### Extract to read:
━━━━━━━━━━━━━━━━━━━━
- Repair & Care
Look, Cadenza is a stupid name. But then again, it's memorable, and so is the new 2014 Kia Cadenza sedan itself, especially if you compare it with the Kia Amanti sold between 2004 and 2009. (I almost forgot about that one myself.)
On its own merits, the 2014 Kia Cadenza is a classy premium sedan, but its status as a Kia rather than a more esteemed brand might make its premium price harder for shoppers to swallow.
Kia has been building some great vehicles over the past several years, including the midsize Optima sedan, which was Cars.com's car of the year for the 2011 model year. The Cadenza is a full-size sedan. Riding the line between more modest, high-volume cars and full luxury brands, the Cadenza competes with pricier versions of the Buick LaCrosse, Chrysler 300 and Toyota Avalon (see the cars compared side-by-side here). The Cadenza's higher trim levels nip at the heels of the Volvo S80, the Swedish company's flagship sedan, though one that's closer to midsize. If midsize is OK with you, the Lexus ES sedan is a very tough competitor for its quality and starting price of $37,280 (all prices cited include destination charges). The Cadenza starts at $35,900. (See these models compared here.)
━━━━━━━━━━━━━━━━━━━━
### Task set:
1: In the Cadenza review, what is the Cadenza's starting price?
2: Quote the Cadenza review, beginning at the words "- Repair & Care" and stopping after "that one myself.)".
━━━━━━━━━━━━━━━━━━━━
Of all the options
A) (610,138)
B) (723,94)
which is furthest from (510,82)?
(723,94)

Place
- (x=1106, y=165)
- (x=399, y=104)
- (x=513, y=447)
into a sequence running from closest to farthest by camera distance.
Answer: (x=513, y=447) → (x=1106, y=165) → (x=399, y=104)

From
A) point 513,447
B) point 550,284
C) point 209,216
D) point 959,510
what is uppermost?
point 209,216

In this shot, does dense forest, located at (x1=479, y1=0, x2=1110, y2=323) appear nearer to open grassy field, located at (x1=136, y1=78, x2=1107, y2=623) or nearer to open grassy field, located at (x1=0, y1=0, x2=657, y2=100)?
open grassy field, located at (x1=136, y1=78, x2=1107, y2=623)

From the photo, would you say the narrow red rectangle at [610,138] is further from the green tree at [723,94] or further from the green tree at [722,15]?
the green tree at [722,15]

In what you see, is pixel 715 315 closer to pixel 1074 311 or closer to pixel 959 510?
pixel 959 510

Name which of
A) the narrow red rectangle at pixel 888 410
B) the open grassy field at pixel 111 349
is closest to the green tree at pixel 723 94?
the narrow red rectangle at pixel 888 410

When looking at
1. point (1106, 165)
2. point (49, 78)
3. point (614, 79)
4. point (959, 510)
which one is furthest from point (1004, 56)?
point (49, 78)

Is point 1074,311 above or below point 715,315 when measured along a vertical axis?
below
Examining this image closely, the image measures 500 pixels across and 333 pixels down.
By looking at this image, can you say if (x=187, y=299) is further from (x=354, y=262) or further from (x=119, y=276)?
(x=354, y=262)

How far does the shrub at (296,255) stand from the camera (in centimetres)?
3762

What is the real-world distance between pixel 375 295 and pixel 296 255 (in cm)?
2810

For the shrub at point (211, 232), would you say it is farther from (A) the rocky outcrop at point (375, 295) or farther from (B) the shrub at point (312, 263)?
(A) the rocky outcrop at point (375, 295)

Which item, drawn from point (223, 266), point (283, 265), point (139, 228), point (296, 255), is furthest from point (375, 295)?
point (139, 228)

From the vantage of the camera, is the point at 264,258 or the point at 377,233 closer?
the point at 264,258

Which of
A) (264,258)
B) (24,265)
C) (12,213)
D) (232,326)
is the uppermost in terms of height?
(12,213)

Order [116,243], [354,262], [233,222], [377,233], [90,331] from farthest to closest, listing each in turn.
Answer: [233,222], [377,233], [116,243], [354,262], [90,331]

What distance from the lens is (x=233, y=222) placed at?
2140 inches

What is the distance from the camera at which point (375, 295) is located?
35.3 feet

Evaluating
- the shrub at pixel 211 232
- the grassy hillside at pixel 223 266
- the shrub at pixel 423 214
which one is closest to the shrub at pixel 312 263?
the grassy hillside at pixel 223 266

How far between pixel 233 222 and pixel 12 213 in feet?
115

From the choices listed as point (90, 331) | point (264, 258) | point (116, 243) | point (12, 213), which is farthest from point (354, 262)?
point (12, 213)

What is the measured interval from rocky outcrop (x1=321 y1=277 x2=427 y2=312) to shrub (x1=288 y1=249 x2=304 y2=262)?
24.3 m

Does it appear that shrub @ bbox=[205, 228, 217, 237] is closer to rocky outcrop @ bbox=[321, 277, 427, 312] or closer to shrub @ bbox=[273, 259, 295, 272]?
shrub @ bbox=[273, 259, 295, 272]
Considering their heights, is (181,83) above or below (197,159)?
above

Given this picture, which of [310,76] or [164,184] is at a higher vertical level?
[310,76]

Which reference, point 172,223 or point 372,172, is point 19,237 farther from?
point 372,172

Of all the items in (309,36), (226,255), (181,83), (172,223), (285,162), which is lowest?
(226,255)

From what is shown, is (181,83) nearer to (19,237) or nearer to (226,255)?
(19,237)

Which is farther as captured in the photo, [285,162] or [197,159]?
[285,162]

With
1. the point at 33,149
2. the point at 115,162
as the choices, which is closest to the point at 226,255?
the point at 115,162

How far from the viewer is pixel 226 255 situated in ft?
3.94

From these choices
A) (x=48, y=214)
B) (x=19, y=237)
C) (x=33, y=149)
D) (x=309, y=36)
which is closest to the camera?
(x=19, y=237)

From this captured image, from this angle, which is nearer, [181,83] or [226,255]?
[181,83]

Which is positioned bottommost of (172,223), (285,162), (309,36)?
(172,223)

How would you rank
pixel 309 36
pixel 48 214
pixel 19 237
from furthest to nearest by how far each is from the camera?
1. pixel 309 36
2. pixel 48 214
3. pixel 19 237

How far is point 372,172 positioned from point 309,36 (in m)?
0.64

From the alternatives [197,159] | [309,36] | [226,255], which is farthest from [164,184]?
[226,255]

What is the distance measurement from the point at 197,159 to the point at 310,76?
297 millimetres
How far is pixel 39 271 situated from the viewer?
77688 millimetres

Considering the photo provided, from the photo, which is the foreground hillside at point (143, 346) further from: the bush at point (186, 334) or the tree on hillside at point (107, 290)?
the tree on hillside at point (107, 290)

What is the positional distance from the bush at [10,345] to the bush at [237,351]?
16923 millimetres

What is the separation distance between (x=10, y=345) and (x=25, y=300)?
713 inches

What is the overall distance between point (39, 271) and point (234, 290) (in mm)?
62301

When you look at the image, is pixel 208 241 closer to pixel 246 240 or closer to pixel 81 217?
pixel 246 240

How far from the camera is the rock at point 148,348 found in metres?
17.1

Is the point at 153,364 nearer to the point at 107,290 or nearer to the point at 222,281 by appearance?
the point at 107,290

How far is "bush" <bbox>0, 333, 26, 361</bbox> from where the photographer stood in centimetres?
━━━━━━━━━━━━━━━━━━━━
### Full answers:
1: $35,900

2:
- Repair & Care
Look, Cadenza is a stupid name. But then again, it's memorable, and so is the new 2014 Kia Cadenza sedan itself, especially if you compare it with the Kia Amanti sold between 2004 and 2009. (I almost forgot about that one myself.)